*** RECORDS FOR THIS EXERCISE ***

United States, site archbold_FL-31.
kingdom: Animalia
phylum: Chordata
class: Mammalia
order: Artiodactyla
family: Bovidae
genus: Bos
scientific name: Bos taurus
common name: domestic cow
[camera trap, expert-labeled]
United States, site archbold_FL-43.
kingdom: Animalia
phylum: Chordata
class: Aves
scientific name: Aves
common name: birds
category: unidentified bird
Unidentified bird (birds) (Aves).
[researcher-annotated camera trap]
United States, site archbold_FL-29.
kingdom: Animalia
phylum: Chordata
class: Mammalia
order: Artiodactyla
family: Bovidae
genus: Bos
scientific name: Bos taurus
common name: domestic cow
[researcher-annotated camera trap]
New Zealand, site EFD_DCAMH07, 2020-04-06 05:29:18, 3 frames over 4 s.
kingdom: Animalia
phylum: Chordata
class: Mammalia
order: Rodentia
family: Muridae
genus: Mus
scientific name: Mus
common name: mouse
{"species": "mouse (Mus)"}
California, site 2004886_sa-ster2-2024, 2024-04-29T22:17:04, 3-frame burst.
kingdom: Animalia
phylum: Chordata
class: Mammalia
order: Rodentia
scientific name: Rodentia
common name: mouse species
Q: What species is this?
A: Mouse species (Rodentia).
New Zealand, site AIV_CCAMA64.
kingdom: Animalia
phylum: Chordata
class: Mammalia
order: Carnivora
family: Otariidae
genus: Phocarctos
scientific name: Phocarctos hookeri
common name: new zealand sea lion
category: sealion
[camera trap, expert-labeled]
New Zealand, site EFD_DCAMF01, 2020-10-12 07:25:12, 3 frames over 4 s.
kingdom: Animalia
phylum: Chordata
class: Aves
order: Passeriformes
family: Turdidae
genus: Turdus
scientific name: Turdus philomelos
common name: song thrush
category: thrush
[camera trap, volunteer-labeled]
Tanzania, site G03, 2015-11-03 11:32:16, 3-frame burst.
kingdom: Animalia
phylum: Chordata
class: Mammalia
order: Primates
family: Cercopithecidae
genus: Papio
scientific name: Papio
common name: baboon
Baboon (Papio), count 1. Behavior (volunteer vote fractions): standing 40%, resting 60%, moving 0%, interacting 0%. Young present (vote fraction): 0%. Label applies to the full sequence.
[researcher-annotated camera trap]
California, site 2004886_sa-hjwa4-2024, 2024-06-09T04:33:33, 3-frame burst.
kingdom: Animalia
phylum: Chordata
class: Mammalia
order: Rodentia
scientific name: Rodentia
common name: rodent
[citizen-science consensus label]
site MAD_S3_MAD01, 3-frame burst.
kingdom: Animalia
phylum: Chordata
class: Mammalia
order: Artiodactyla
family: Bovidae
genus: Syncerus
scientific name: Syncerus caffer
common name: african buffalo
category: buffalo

*** End of RECORDS FOR THIS EXERCISE ***

_ACTION ITEM_: Examine the records and pull out every line where the string "United" occurs.

_EXERCISE ANSWER_:
United States, site archbold_FL-31.
United States, site archbold_FL-43.
United States, site archbold_FL-29.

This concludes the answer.